Mason Circuit Judge Thomas C. Evans III set March 16 as the date to hear PVH's motion. However, Farrell said prior to the hearing Eachus agreed to voluntarily dismiss PVH from the suit, and focus on Levine instead.

Eventually, Levine, too, filed a reply to Barcus' suit. Though his attorneys Barry M. Taylor and Gary A. Matthews of the Huntington law firm of Jenkins Fenstermaker, Levine on Jan. 18 said he "denies any alleged negligence on his part and further denies that his conduct, if any, caused injury and/or damage to the plaintiff."

Also, Taylor and Matthews maintain that res ipsa loquitur is not proper in this case and, because of that, "asserts all of the limitations, restrictions and requirements that are set forth in MPLA."

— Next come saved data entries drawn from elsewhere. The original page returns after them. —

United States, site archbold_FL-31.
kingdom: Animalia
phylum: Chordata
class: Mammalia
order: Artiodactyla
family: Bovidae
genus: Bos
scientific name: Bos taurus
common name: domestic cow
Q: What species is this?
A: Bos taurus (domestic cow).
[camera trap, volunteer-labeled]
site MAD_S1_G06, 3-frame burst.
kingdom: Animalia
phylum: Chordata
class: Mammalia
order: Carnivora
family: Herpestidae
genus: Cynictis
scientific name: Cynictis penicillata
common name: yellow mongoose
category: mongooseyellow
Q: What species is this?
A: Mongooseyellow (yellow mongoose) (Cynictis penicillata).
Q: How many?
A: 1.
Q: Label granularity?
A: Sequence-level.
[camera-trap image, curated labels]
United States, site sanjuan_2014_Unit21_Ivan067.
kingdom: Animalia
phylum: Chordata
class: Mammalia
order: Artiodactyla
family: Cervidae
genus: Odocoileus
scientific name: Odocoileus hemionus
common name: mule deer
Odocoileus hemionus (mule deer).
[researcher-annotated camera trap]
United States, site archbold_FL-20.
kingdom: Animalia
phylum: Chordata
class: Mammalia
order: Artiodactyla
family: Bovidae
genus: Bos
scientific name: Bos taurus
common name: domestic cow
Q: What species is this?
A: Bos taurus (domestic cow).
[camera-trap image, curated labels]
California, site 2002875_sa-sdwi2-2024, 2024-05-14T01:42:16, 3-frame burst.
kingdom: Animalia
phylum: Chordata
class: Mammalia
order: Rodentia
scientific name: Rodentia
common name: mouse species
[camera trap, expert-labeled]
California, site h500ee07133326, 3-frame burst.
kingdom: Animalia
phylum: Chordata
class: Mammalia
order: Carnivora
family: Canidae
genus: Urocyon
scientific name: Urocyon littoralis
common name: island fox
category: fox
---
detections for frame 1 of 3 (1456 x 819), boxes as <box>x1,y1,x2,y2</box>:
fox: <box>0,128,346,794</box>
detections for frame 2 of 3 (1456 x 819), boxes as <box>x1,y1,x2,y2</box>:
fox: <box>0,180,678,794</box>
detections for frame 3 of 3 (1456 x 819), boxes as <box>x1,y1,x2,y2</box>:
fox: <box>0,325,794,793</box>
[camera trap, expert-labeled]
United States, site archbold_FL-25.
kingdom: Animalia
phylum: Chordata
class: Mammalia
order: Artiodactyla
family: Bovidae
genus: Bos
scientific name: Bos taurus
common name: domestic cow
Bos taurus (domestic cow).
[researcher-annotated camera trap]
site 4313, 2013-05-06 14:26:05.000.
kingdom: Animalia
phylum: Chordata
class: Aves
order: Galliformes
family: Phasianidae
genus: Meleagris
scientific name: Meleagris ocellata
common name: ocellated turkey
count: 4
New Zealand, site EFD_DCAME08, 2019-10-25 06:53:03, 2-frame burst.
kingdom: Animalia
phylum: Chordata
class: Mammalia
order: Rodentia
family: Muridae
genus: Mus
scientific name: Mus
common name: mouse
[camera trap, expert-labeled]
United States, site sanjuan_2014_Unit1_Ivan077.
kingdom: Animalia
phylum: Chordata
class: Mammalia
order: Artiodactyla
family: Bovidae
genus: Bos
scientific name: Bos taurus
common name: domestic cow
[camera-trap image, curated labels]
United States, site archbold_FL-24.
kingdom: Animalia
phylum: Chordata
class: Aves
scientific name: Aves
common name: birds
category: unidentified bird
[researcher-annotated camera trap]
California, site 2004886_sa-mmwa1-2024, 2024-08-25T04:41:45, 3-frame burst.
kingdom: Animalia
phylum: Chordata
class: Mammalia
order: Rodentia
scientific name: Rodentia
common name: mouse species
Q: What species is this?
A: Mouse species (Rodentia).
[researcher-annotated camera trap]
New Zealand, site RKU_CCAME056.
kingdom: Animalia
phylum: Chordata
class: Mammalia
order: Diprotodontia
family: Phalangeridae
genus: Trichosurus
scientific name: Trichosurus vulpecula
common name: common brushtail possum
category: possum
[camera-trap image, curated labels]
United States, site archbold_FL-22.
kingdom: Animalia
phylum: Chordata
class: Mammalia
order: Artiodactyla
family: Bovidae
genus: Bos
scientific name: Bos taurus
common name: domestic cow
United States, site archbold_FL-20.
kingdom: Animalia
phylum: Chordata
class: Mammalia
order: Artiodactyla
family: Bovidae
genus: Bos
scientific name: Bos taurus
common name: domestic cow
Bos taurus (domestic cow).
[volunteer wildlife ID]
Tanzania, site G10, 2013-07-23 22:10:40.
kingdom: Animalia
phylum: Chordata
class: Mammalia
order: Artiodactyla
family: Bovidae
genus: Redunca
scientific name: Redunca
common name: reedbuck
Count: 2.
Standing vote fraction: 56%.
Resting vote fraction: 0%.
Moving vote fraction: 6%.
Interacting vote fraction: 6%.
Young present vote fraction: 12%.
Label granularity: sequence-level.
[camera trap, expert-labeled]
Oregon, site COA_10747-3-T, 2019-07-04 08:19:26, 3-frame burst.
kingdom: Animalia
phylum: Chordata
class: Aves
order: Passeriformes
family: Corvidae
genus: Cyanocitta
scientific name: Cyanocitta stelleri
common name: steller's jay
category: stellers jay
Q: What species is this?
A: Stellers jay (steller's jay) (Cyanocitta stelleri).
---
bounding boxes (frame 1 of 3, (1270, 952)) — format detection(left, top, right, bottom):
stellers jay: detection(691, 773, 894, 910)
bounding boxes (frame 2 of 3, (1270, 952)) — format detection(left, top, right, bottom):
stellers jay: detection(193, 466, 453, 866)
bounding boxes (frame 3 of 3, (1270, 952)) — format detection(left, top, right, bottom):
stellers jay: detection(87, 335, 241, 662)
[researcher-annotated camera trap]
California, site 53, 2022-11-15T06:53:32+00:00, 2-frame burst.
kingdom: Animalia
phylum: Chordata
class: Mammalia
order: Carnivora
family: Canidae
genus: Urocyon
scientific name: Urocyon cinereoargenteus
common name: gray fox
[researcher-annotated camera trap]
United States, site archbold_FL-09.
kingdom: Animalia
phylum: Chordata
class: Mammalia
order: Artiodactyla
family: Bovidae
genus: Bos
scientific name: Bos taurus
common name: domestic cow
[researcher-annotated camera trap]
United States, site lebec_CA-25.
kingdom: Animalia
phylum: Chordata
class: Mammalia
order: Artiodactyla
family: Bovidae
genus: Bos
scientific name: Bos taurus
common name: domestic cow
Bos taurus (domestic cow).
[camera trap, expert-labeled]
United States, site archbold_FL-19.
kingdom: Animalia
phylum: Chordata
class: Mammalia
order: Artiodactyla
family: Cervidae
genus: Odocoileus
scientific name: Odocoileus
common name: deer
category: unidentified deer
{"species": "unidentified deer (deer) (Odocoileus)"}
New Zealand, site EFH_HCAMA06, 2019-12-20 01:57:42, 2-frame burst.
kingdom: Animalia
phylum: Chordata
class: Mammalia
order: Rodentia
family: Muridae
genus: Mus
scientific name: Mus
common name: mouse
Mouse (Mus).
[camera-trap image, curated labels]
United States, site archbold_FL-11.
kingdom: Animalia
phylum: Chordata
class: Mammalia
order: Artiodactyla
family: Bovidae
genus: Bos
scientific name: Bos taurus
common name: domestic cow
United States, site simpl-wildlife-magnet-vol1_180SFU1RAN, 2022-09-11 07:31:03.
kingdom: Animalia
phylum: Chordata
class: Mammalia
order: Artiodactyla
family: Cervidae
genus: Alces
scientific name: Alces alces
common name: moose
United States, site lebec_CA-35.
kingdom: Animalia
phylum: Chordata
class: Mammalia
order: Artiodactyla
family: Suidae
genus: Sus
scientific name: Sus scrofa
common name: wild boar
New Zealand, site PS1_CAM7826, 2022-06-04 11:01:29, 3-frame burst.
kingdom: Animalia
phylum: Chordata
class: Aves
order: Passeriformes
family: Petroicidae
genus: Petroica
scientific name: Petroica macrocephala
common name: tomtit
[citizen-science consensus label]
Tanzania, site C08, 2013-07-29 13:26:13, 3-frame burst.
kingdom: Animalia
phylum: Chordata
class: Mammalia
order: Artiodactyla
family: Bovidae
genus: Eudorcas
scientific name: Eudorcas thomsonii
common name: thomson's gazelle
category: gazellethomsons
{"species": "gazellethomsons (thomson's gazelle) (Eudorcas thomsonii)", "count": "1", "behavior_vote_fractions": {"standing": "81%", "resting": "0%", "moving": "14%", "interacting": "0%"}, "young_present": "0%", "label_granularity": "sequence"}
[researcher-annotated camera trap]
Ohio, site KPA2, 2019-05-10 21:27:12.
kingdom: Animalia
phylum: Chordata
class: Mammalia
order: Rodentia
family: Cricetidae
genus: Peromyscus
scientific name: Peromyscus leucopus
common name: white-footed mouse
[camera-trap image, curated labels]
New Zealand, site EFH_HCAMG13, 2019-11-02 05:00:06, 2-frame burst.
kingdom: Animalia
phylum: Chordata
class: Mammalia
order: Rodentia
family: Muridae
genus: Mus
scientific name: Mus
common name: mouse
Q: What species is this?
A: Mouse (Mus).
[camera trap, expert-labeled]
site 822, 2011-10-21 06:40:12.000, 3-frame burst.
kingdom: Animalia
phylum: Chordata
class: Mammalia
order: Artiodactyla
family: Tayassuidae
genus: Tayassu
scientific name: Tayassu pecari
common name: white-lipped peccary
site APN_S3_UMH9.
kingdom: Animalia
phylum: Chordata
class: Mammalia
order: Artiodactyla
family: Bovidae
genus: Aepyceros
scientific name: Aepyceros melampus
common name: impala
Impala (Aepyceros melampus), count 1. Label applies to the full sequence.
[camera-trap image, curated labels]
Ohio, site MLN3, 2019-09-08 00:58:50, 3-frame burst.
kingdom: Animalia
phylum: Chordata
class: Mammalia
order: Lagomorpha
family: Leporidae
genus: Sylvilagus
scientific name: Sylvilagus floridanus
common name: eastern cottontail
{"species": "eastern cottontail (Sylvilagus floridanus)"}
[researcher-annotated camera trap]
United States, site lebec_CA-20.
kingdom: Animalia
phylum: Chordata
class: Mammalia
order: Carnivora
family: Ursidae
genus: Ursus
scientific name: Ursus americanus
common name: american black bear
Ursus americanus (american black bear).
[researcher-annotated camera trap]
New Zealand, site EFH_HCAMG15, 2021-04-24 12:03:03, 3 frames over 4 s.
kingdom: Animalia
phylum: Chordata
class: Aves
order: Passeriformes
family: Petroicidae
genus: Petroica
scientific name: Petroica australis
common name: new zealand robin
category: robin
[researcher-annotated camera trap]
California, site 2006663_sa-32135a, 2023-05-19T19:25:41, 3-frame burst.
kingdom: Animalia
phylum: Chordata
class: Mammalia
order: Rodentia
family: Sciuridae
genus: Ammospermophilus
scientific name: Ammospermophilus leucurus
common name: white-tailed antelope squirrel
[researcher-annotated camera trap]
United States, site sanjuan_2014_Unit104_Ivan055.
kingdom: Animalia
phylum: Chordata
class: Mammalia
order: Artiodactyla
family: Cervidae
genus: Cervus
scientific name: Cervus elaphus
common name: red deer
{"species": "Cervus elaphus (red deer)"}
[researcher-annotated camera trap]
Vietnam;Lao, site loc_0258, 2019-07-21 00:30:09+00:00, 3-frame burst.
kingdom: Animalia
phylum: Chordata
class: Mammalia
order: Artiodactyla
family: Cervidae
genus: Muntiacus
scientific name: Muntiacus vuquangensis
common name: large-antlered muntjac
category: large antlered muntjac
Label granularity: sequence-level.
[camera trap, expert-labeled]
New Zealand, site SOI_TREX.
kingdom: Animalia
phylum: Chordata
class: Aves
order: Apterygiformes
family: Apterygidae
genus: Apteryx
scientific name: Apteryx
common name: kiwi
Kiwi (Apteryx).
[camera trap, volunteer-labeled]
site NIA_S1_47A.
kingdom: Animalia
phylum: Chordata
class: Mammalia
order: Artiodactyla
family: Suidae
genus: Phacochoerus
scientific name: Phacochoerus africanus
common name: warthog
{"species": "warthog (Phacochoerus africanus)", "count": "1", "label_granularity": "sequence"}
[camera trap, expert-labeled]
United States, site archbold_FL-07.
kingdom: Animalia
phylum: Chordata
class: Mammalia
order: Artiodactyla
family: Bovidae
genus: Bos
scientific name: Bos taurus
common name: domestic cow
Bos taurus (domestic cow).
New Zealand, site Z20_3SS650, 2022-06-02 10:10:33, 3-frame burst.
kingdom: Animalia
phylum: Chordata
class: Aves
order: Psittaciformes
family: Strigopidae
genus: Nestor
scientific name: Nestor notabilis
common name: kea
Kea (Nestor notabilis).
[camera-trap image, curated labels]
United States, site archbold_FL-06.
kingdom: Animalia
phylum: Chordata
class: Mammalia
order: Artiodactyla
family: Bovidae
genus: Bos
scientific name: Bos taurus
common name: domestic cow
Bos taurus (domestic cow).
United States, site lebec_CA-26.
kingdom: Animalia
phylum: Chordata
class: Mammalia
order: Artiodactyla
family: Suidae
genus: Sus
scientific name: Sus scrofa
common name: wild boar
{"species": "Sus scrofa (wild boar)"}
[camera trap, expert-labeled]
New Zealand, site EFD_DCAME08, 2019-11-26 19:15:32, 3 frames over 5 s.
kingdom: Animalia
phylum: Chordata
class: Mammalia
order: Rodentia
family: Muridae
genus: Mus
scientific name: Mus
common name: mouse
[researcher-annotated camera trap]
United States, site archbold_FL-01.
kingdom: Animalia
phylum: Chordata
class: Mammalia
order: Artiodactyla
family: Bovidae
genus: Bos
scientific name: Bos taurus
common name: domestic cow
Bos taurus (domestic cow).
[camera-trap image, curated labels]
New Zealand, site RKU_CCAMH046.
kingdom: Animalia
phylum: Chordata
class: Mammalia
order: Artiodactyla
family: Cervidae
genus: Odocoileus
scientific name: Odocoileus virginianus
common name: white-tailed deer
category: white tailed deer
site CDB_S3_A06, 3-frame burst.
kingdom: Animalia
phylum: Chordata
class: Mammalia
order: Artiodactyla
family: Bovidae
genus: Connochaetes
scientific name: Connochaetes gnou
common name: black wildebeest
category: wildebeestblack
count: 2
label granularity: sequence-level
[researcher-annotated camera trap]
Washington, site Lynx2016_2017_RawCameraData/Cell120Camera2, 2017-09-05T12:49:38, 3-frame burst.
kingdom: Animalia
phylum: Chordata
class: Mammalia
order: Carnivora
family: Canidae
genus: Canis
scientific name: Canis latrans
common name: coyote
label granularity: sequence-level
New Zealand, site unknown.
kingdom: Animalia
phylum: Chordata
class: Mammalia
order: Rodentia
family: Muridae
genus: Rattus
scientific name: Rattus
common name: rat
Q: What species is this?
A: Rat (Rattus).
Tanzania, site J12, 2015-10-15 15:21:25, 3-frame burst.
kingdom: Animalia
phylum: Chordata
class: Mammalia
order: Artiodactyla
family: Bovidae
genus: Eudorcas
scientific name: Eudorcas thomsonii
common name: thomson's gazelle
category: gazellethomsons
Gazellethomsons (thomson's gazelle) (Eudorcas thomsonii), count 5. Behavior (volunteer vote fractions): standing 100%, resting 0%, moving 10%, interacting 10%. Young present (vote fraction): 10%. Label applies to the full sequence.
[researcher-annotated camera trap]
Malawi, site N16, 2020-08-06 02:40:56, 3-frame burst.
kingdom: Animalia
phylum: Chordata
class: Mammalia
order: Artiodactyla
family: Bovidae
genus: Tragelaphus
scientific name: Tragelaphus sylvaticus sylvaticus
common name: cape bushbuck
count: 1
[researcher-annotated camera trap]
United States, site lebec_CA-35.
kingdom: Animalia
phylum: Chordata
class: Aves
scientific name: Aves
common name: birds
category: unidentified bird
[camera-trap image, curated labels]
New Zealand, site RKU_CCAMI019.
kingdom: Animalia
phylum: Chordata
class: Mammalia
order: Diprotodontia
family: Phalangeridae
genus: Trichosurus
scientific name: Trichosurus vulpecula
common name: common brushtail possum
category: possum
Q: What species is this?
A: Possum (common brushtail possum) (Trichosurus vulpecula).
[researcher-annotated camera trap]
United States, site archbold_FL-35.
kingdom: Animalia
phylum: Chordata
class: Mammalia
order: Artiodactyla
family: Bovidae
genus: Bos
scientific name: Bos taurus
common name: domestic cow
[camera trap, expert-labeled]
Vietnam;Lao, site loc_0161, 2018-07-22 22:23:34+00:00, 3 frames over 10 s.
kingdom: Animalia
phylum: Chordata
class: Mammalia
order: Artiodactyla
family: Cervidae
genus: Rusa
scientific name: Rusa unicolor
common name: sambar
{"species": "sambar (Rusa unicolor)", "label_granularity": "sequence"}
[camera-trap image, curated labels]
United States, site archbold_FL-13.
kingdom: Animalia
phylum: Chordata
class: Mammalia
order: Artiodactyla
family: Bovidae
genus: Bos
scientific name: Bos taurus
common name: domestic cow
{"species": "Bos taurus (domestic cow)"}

Westmoreland appeal may guide outcome

Unless Evans makes a ruling before then, Westmoreland's case, now pending before the Supreme Court, could determine the outcome of Barcus' case.

In the 2005 malpractice suit he brought against Dr. Shrikant K. Vaidya, a Point Pleasant urologist, Westmoreland maintains that Vaidya so deviated from the standard of care, that a certificate of merit was not necessary. When in the course of Vaidya's performing a cystoscopy on him in 2003 for the removal of sent in his ureter, Westmoreland told him repeatedly to stop because of the pain he was feeling.

Vaidya's refusal to stop the procedure, Westmoreland alleges, violated the "no means no" principle.

Like Taylor and Matthews, Rob J. Aliff, co-counsel for Vaidya, took a hard line that the MPLA applied in Westmoreland's suit against Vaidya. Kanawha Circuit Judge Tod J. Kaufman, who was appointed as a special judge to hear the case after Evans and Judge David W. Nibert recused themselves, agreed, and dismissed the case on Oct. 26.

In February, Westmoreland, with the assistance of Robert W. Bright of the Story Law Offices in Pomeroy, Ohio, filed an appeal. In their reply filed the next month, Aliff, and his co-counsel Thomas J. Hurney Jr. and Amanda Hoback with the Charleston law office of Jackson Kelly, continue to tout the legislative intent of the MPLA.

The case is currently pending before the Court. At this point, no action has been taken, according to Court spokeswoman Jennifer Bundy.